**Text section:**
Phyllosilicate Emission from Protoplanetary Disks: Is the Indirect Detection of Extrasolar Water Possible?

TL;DR

This study investigates the potential to detect phyllosilicates, hydrous minerals formed by water-rock interactions, in protoplanetary disks via infrared emission features, which could indicate the presence of liquid water in planetesimals.

Contribution

The paper demonstrates that phyllosilicates at 3% abundance in disks produce detectable infrared spectral features, linking mineral detection to liquid water and planetary system evolution.

Findings

Phyllosilicates cause significant spectral differences at 3% abundance.

Infrared detection of phyllosilicates can indicate liquid water in planetesimals.

Detection supports the waterworlds hypothesis and links to radionuclide content.

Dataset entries
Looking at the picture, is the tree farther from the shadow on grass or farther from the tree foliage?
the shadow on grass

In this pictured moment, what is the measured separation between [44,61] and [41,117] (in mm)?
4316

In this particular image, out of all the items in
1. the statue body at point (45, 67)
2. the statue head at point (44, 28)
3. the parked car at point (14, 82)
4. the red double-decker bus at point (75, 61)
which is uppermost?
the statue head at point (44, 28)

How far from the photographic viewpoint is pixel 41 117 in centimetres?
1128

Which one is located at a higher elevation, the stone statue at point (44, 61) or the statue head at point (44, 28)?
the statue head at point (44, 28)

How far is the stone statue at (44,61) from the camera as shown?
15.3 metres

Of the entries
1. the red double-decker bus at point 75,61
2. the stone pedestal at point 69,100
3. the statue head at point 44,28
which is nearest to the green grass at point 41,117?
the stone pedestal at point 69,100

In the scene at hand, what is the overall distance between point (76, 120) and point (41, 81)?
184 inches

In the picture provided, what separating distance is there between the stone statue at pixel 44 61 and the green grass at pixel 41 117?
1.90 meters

**Tasks:**
• A. According to the phyllosilicate summary, at what abundance in disks do phyllosilicates produce detectable infrared spectral features?
• B. List every finding stated under the Findings header of the phyllosilicate summary.

**Solutions in order:**
• A. 3%

• B.
- Phyllosilicates cause significant spectral differences at 3% abundance.
- Infrared detection of phyllosilicates can indicate liquid water in planetesimals.
- Detection supports the waterworlds hypothesis and links to radionuclide content.